Ja też uważam, że gaz to podstawa.
A przeciwników gazu dzielę na trzy kategorie:
1. Grupa najliczniejsza i najbardziej wojownicza - osoby, które nigdy gazu nie miały.
2. Osoby, które miały kiedyś starą instalację w wadliwym aucie.
3. Osoby, które zainstalowały gaz do silnika, który się do tego nie nadaje.
W tym roku przejechałem 26 tys. Auto pali mi średnio 7l/100. Jak łatwo policzyć spaliłem 1820 litrów paliwa. Przy średniej cenie benzyny 5 zł/l (było więcej, teraz mniej) daje to 9100 zł. Przy średniej cenie gazu 2 zł/ daje to 3640 zł. Wiadomo, że gazu weźmie ciutkę więcej, co nie zmienia faktu, że tylko w tym roku zaoszczędziłem przynajmniej 4 tys.
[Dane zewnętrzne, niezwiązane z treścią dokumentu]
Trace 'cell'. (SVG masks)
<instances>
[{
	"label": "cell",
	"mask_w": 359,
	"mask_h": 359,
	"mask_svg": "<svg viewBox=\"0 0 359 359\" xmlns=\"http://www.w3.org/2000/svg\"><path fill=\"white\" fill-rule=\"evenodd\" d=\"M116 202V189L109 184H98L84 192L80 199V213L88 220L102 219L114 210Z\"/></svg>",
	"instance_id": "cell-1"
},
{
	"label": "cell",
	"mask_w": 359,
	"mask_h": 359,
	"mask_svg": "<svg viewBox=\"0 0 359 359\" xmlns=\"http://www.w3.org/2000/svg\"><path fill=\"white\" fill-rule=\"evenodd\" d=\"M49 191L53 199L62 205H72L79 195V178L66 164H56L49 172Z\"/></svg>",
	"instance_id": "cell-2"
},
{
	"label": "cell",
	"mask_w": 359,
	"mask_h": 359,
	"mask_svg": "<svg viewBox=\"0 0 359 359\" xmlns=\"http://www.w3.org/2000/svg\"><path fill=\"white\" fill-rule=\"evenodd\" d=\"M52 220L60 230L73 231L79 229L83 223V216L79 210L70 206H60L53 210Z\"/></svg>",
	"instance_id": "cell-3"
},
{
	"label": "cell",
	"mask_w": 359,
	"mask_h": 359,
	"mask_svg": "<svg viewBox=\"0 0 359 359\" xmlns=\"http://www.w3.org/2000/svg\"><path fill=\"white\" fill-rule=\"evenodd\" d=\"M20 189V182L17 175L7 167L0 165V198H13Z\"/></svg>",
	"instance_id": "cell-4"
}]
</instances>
Co musiałoby się zepsuć, żeby mi się nie opłaciło?
Auto, którym jeżdżę, na gazie zrobiło już ponad 200 tys. i nigdy nic związanego z gazem się nie zepsuło. Mój ojciec autami na gaz zrobił ponad pół mln kilometrów i również nic z gazem związanego mu się nie zepsuło.